EUROPE’S FAILING DREAM:

If French presidential elections were held today, Marine Le Pen, the leader of the far-right National Front, could come out on top in the first round. Ms. Le Pen would easily beat the current president, François Hollande, and might even edge out the center-right’s most likely candidate, former President Nicolas Sarkozy, according to recent polls. Voters hostile to the National Front would still band together to hand Marine a defeat in the second round if elections were held today, the same polls show. She would, however, end up carrying between 41 and 45 percent of the vote.

And that poll was held before the migrant crisis convulsed Europe.

The National Front, the party founded by Ms. Le Pen’s father Jean-Marie Le Pen in 1972, has never been as popular as it is today. At the height of his own popularity, Mr. Le Pen won 16.9 percent of the vote in the first round of the 2002 presidential elections, but was soundly defeated in the second round. His daughter, who took over the party leadership in 2011, beat her father’s best showing on her first try, coming in with 17.9 percent of the vote in the 2012 elections. With the atmosphere in France increasingly uncertain, she may well have the shot in 2017 that her father never did.

* Collected material
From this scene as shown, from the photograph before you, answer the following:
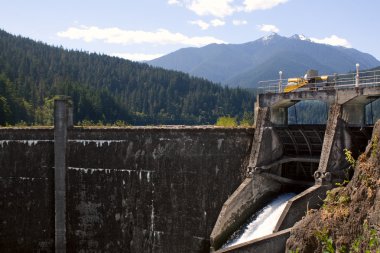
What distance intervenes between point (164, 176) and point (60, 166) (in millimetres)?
7215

* Stated goal
Pick up the text on Marine Le Pen and the National Front after its final sentence and keep it going. The material plays no part in what comes next.

* Written response
And the National Front is not the only far-right party on the popularity upswing. All across Europe, far-right parties are making big strides. In Hungary, the ultranationalist Jobbik party, whose members have been accused of holding rabidly anti-Semitic views, is riding high in the polls and is now the second strongest party in Hungary. In April of this year, Jobbik’s Lajos Rig defeated the favored candidate from the ruling center-right Fidesz in a by-election that the party’s gloating leader, Gabor Vona, described as “historic.” Similar successes are on display in Austria, where the Austrian Freedom Party had one of its best performances in 2013 when it captured 20.5 percent of the vote in parliamentary elections; in Denmark, where the Danish People’s Party is the second largest party in parliament as of the 2015 elections; in the Netherlands, where the anti-immigrant PVV is currently pulling ahead of the mainstream VVD in aggregate polls; and in Finland, where the euroskeptic True Finns have joined the government after getting 13 percent in the latest elections. Even in traditionally left-leaning Sweden, the anti-immigrant Sweden Democrats are the number one force in the country. With far-right parties becoming a rule rather than the exception in mainstream politics, the political landscape in Europe has been transformed.

Who could have seen this coming?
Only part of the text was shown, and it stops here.